Tibet is "a region coveted by western nations since the Opium War in the 1840s," Xinhua cites Prof. Hu saying. "The so-called issue of 'Tibet Independence,' is originally an outcome of aggression by imperialist nations", as Britain invaded Tibet twice, Hu said, and British operations have "been the longest among all the aggressive activities launched by imperialists in Tibet." But, when these military operations failed to control Tibet, they, the British, resorted to other methods, and "fostered a hotbed for the emergence of the pro-Britain upper-class elements ... instigating them to oppose the Chinese government in a bid to separate Tibet from China."

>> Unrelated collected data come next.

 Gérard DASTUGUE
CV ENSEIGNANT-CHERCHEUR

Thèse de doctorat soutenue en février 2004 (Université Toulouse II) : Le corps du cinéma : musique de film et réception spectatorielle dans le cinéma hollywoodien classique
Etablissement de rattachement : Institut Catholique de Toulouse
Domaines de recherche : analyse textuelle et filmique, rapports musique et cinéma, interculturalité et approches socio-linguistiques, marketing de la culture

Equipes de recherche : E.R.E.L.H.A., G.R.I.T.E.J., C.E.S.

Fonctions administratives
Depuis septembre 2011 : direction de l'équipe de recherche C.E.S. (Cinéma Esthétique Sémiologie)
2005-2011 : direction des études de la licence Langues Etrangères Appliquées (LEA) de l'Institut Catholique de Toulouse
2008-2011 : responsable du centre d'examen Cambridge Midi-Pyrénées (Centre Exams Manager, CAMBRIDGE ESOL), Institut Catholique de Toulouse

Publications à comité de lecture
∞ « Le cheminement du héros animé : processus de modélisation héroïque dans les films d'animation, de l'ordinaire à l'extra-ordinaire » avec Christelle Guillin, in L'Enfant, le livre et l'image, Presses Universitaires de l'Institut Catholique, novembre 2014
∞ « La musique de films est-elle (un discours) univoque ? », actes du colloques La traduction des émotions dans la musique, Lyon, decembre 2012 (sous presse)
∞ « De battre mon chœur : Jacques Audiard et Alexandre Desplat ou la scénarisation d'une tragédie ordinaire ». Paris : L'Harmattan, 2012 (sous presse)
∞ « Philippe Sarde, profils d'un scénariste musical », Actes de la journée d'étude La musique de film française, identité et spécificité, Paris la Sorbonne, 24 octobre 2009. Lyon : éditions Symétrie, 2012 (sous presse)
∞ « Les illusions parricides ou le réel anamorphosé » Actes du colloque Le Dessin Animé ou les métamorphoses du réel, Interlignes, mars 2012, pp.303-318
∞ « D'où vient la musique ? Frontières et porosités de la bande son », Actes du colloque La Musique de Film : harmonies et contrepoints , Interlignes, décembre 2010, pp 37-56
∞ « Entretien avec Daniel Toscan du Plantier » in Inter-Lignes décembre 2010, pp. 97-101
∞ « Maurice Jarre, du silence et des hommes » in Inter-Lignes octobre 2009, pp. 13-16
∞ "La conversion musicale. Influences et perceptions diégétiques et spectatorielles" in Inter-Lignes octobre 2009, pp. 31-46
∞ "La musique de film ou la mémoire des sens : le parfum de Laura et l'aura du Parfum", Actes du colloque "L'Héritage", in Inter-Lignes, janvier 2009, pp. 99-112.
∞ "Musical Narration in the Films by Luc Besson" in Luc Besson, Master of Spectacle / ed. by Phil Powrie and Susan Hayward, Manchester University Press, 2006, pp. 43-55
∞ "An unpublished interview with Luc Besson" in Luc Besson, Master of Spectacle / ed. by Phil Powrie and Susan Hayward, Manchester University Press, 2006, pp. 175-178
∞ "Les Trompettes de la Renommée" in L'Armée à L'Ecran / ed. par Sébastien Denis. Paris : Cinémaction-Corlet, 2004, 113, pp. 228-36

Prof. Hu said that Britain launched two invasions into Tibet, in 1888 and during 1903-04, in an attempt to build up its exclusive colonial influence there. The British Empire tried to separate Tibet from China and make it a "buffer zone" between China and British-controlled India. "These two wars shall never be forgotten," Hu said. "You may tell those Tibet separatists that Chinese people will never forget history and it was imperialist nations that had invaded Tibet and had been trying to separate Tibet from China."

The Professor continued, reporting the history of British operations, beginning after the Opium War. The imperialists planned to build a road between southwest China and the then-colony of Burma, to expand their trade but obviously also with other designs. When a British official trying to work on the project was killed in 1875, the British forced the Chinese Qing government to sign the Chefoo Convention, which allowed the British to "visit and explore" Tibet. The Tibetans certainly did not welcome this invasion themselves, and fortified their border with Sikkim to keep the British out. The fortifications were too primitive to be of any use, and the British colonialists broke through in 1888. The Qing dynasty was forced to sign two more unfair treaties, in 1890 and 1893, making border concessions to British-controlled Sikkim. The British demanded an "extraterritorial" trade center at Yadong - something highly resented by the Tibetans, who protested the British claims.

In 1903-04, things got worse. British "Forward School" imperialist, Viceroy George Curzon, demanded an invasion of Tibet to offset Russia. The article quotes at length from Curzon's letters, which claim that China had no suzerainty over Tibet, and demand what became the invasion led by Col. Francis Younghusband - who himself ended up a pseudo-religious "mystic" after spending too long breathing the thin Lhasa air.

Hu said, therefore "expanded its influence," and "fostered a hotbed for the emergence of the pro-Britain upper-class elements." Realizing they could not control Tibet militarily, "the Britain imperialists began to build up their influence in the upper-class elements of Tibet, instigating them to oppose the Chinese government in a bid to separate Tibet from China, bring it into the British sphere of influence and become its dependency as well as a buffer zone in protection of the northeastern border of British India." Prof. Hu then cites a 2003 seminar in London on the British conspiracy, and Charles Allen's book Duel In The Snows which documented the imperial conspiracies. "These were the most commonly used despicable means by imperialists at the time," the Xinhua article states. Anyone's attempt to agitate for "Tibetan independence", like the serious crimes of aggression against Tibet committed by imperialist powers in the past, is doomed to failure.